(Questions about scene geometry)
□ □ □ □ □

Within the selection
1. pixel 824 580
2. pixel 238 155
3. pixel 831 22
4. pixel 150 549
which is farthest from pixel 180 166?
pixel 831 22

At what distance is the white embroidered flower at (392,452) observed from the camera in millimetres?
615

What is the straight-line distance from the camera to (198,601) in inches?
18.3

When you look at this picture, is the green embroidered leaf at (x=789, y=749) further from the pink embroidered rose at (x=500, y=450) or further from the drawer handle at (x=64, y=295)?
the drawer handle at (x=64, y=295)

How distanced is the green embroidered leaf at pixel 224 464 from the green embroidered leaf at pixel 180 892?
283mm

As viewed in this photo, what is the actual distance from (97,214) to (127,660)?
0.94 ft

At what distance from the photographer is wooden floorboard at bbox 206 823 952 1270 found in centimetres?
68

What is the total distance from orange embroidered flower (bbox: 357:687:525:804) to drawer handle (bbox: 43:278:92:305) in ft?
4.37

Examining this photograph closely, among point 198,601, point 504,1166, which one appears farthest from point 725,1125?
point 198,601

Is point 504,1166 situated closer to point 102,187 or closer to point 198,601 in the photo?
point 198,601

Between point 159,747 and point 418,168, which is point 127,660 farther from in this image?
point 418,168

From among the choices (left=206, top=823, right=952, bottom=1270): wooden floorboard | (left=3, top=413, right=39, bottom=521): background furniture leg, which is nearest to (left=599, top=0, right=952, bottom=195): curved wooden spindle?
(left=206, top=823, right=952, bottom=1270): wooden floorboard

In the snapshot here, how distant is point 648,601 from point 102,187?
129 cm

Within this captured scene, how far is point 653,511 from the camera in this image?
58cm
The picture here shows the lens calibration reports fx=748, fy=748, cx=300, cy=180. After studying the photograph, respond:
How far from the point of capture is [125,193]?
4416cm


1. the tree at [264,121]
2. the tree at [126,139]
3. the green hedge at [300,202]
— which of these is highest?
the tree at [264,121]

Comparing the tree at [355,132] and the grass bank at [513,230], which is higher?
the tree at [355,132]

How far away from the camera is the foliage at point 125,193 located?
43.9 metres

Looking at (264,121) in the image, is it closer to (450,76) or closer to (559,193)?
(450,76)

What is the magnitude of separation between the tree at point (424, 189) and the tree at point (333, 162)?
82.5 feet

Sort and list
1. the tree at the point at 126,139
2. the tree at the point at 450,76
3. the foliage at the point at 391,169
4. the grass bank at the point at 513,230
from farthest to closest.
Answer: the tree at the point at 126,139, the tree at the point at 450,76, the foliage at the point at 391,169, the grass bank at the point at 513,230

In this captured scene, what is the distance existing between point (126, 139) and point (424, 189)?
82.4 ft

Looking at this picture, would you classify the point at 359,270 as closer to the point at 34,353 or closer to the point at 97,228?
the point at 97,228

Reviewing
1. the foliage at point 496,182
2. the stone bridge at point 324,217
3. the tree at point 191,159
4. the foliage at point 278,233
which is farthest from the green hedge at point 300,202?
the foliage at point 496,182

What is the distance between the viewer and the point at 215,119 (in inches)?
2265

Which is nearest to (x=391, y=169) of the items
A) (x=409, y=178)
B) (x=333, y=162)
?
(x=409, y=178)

□ □ □ □ □

What you will do
Rewrite the data above, replacing every "embroidered" with "stitched" and keeping everything else unchanged.

Result for this task
Within the selection
1. pixel 824 580
2. pixel 238 155
3. pixel 831 22
4. pixel 150 549
which is farthest from pixel 180 166?
pixel 831 22

At what distance is the white stitched flower at (392,452) observed from the camera in millimetres?
615

What is the straight-line distance from the camera to (198,601) in inches?
18.3

When you look at this picture, is the green stitched leaf at (x=789, y=749) further from the pink stitched rose at (x=500, y=450) or further from the drawer handle at (x=64, y=295)?
the drawer handle at (x=64, y=295)

How distanced is the green stitched leaf at pixel 224 464 from the green stitched leaf at pixel 180 892?
283mm

As viewed in this photo, what is the actual distance from (97,214) to (127,660)?
0.94 ft

At what distance from the photographer is wooden floorboard at bbox 206 823 952 1270 found in centimetres?
68

What is the total distance from orange stitched flower (bbox: 357:687:525:804) to drawer handle (bbox: 43:278:92:305) in ft?
4.37

Examining this photograph closely, among point 198,601, point 504,1166, which one appears farthest from point 725,1125?
point 198,601

Is point 504,1166 situated closer to point 102,187 or closer to point 198,601 in the photo?
point 198,601

Between point 159,747 and point 418,168, which is point 127,660 farther from in this image?
point 418,168

From among the choices (left=206, top=823, right=952, bottom=1270): wooden floorboard | (left=3, top=413, right=39, bottom=521): background furniture leg, which is nearest to (left=599, top=0, right=952, bottom=195): curved wooden spindle?
(left=206, top=823, right=952, bottom=1270): wooden floorboard

In the snapshot here, how distant is point 648,601 from point 102,187?
129 cm

Within this captured scene, how far is point 653,511 from the camera in this image?
58cm
The picture here shows the lens calibration reports fx=748, fy=748, cx=300, cy=180. After studying the photograph, respond:
How far from the point of capture is [125,193]?
4416cm


1. the tree at [264,121]
2. the tree at [126,139]
3. the green hedge at [300,202]
— which of these is highest?
the tree at [264,121]

Comparing the tree at [355,132] and the grass bank at [513,230], which is higher?
the tree at [355,132]

How far away from the camera is the foliage at point 125,193 located?
43.9 metres

Looking at (264,121) in the image, is it closer to (450,76) or closer to (559,193)?
(450,76)

What is the magnitude of separation between the tree at point (424, 189) and the tree at point (333, 162)?
82.5 feet

Sort and list
1. the tree at the point at 126,139
2. the tree at the point at 450,76
3. the foliage at the point at 391,169
4. the grass bank at the point at 513,230
from farthest to closest.
Answer: the tree at the point at 126,139, the tree at the point at 450,76, the foliage at the point at 391,169, the grass bank at the point at 513,230

In this captured scene, what is the distance existing between point (126, 139) and point (424, 189)?
82.4 ft

Looking at this picture, would you classify the point at 359,270 as closer to the point at 34,353 or closer to the point at 97,228?
the point at 97,228

Reviewing
1. the foliage at point 496,182
2. the stone bridge at point 324,217
3. the tree at point 191,159
4. the foliage at point 278,233
which is farthest from the green hedge at point 300,202?
the foliage at point 496,182

What is the distance between the viewer and the point at 215,119 (in inches)?
2265

Which is nearest to (x=391, y=169) of the items
A) (x=409, y=178)
B) (x=333, y=162)
?
(x=409, y=178)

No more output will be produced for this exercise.